**WHAT YOU HAVE TO DO**
Rewrite the material below with "person walking" replaced by "pedestrian" and everything else unchanged. Leave out the pictures.

[Entries taken from a collection]
## Begin

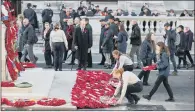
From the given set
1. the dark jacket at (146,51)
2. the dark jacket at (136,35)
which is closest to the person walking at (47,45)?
the dark jacket at (136,35)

## End

**RESULT BELOW**
From the given set
1. the dark jacket at (146,51)
2. the dark jacket at (136,35)
which is closest to the pedestrian at (47,45)?
the dark jacket at (136,35)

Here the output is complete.